* TEXT SECTION *

* * * * * * * * *

The reaction of organic carbonates with amines in the presence of a catalyst is well known and is discussed for example in U.S. Pat. No. 3,763,217 and U.S. Pat. No. 4,268,684. The catalysts used are typically metal salts, and particularly transition metal salts. A preferred catalyst for producing a urethane for decomposition is zinc acetate, as discussed in U.S. Pat. No. 6,034,265. Many other catalysts are disclosed in the prior art as being good catalysts for producing high yields and selectivity, such as Lewis acids, for example antimony trichloride or uranyl nitrate, zinc, tin or cobalt salts.

EP0065026 discloses the use of zinc naphthenate, zinc acetate, zinc propionate, zinc octoate as suitable catalysts.

WO99/047493 discloses the use of zinc catalysts such as zinc chloride, zinc acetate, zinc propionate, zinc octoate, zinc benzoate, zinc p-chlorobenzoate, zinc naphthenate, zinc stearate, zinc itaconate, zinc pivalate, zinc phenolate, zinc acetylacetonate, zinc methoxide, lead catalysts like lead acetate and lead octoate, and tin catalysts like stannous chloride, stannous octoate, and mixtures thereof as suitable catalysts. Zinc or copper carbonate hydroxides are disclosed as possible catalysts in U.S. Pat. No. 5,688,988.

The prior art references typically relate to the use of a tank reactor into which the reactants and catalyst are added. Where the catalyst is heterogeneous, it can be removed by filtration and reused. However, inevitably a proportion of catalyst will be lost by filtration.

Even though batch reactors can be used in a semi-continuous or continuous manner, they require the catalyst to be added along with the reactants and then filtered out and recycled, which requires significant time and cost. It would be preferable if the reaction could be undertaken in a manner which did not involve recycling of the catalyst by filtration.

The results of a number of tests carried out by the applicant on various carbamation catalysts indicate that the catalysts are not suitable for use in a continuous fixed bed process as they leach out of the fixed bed, even though they would typically be expected to be insoluble.

* * * * * * * * *

* TASKS TO COMPLETE *
**A.** Reproduce the carbamation catalyst text word for word, everything from "WO99/047493 discloses the" down to "lost by filtration.".
**B.** In the carbamation catalyst text, which catalyst is named as preferred for producing a urethane for decomposition?
None of the rows has any bearing on this.

(Extracted text data from pages)
* * * * * * * * *

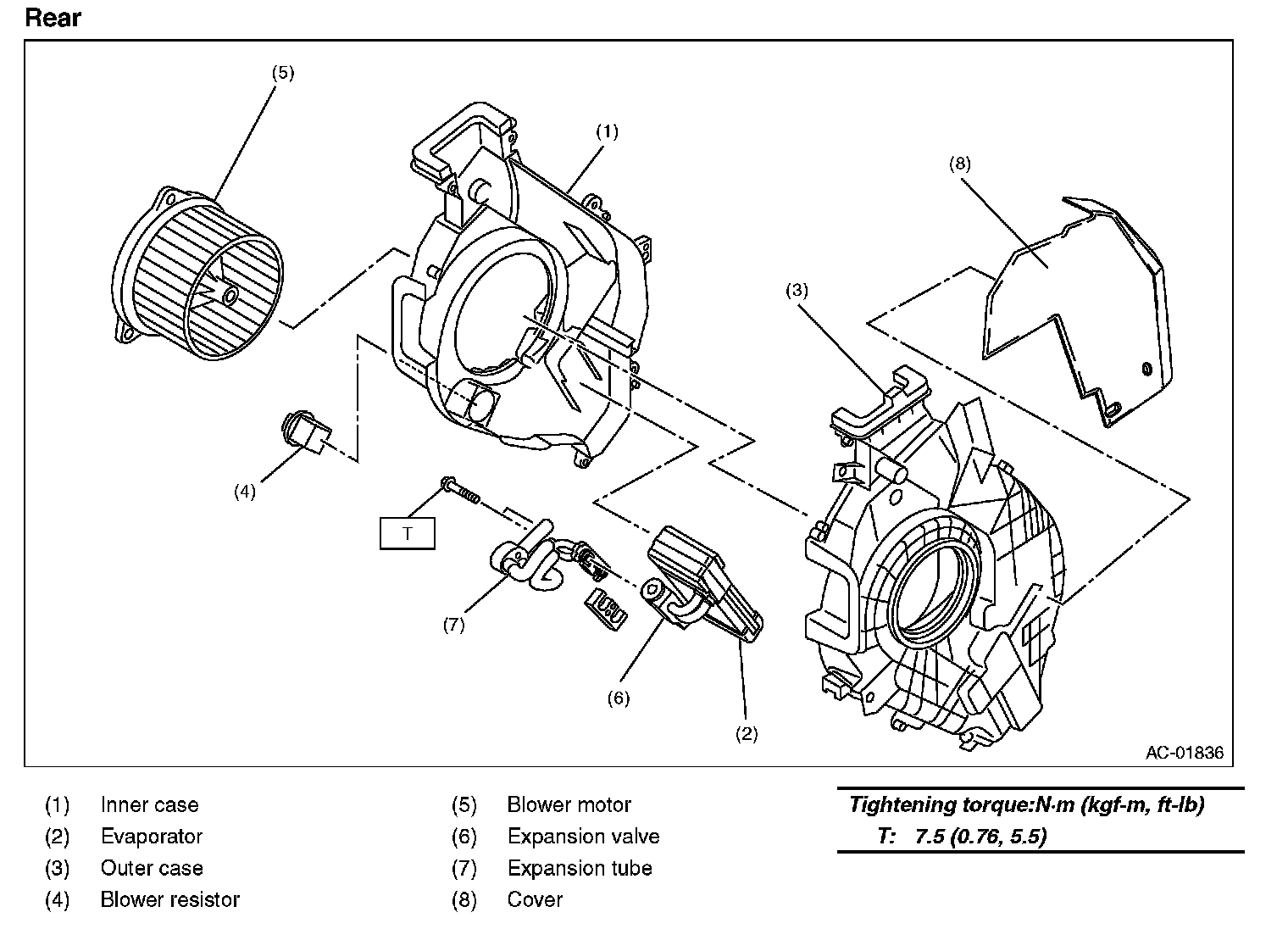 Rear

(5)

(1)

(8)

(3)

(4)

T

(7)

(6)

(2)

AC-01836

(1) Inner case
(2) Evaporator
(3) Outer case
(4) Blower resistor

(5) Blower motor
(6) Expansion valve
(7) Expansion tube
(8) Cover

Tightening torque:N·m (kgf-m, ft-lb)
T: 7.5 (0.76, 5.5)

* * * * * * * * *

* SOLUTIONS TO THE PROBLEMS *
**A.**
WO99/047493 discloses the use of zinc catalysts such as zinc chloride, zinc acetate, zinc propionate, zinc octoate, zinc benzoate, zinc p-chlorobenzoate, zinc naphthenate, zinc stearate, zinc itaconate, zinc pivalate, zinc phenolate, zinc acetylacetonate, zinc methoxide, lead catalysts like lead acetate and lead octoate, and tin catalysts like stannous chloride, stannous octoate, and mixtures thereof as suitable catalysts. Zinc or copper carbonate hydroxides are disclosed as possible catalysts in U.S. Pat. No. 5,688,988.

The prior art references typically relate to the use of a tank reactor into which the reactants and catalyst are added. Where the catalyst is heterogeneous, it can be removed by filtration and reused. However, inevitably a proportion of catalyst will be lost by filtration.

**B.** Zinc acetate.